|
|
Boost : |
From: Herb Sutter (hsutter_at_[hidden])
Date: 2002-02-22 00:03:10
> The exact semantics of the auto declaration depend on its intended use.
Could you amplify on that sentence?
> In the common case where auto declarations are used to introduce named
> temporaries [...] we don't need the temporary to be a reference, or be
> const.
So does the first sentence mean the semantics of auto should depend on whether
it's an automatic variable declaration (for any reason, not just named
temporaries) vs. a return type? Or that it depends on what the programmer is
trying to achieve in a given variable declaration (much scarier)?
Turning to auto return types: Let's assume that auto always deduces the
identical type that a template parameter would. Then let's look again at the
following cases of return type deduction, which I think were mentioned in
passing as good uses for auto:
1. "The perfect max()." The idea was:
template<typename T, typename U>
auto max( T& t, U& u ) { return u>v ? u : v; }
Putting aside the question of whether the return value is reference or not
(wouldn't the reference be stripped off? perhaps we should allow returning
"auto&" to solve this?), this doesn't actually work with the proposed auto,
does it? The return type can't be deduced at compile time. <minefield> Or was
auto intended to yield a runtime result? If so, I'm not going there.

LISTED ENTRIES:
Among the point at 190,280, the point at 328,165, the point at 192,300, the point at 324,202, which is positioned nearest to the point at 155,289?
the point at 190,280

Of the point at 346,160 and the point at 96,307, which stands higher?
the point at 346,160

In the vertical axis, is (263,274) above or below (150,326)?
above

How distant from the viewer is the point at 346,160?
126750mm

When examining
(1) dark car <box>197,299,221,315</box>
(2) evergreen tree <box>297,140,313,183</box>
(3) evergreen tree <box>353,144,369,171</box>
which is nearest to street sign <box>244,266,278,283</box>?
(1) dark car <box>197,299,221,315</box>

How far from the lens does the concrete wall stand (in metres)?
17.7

DIRECTIONS:
- A) Reproduce the part of the post on auto declarations starting with "Turning to auto" and going on through "not going there.".
- B) Recast the lines of the records, from the line with "How far from" through the end of the records, as a JSON list of strings with one string per line, leaving out blank lines.
The records have no connection to the post on auto declarations.

ANSWERS:
- A)
Turning to auto return types: Let's assume that auto always deduces the
identical type that a template parameter would. Then let's look again at the
following cases of return type deduction, which I think were mentioned in
passing as good uses for auto:
1. "The perfect max()." The idea was:
template<typename T, typename U>
auto max( T& t, U& u ) { return u>v ? u : v; }
Putting aside the question of whether the return value is reference or not
(wouldn't the reference be stripped off? perhaps we should allow returning
"auto&" to solve this?), this doesn't actually work with the proposed auto,
does it? The return type can't be deduced at compile time. <minefield> Or was
auto intended to yield a runtime result? If so, I'm not going there.

- B)
[
  "How far from the lens does the concrete wall stand (in metres)?",
  "17.7"
]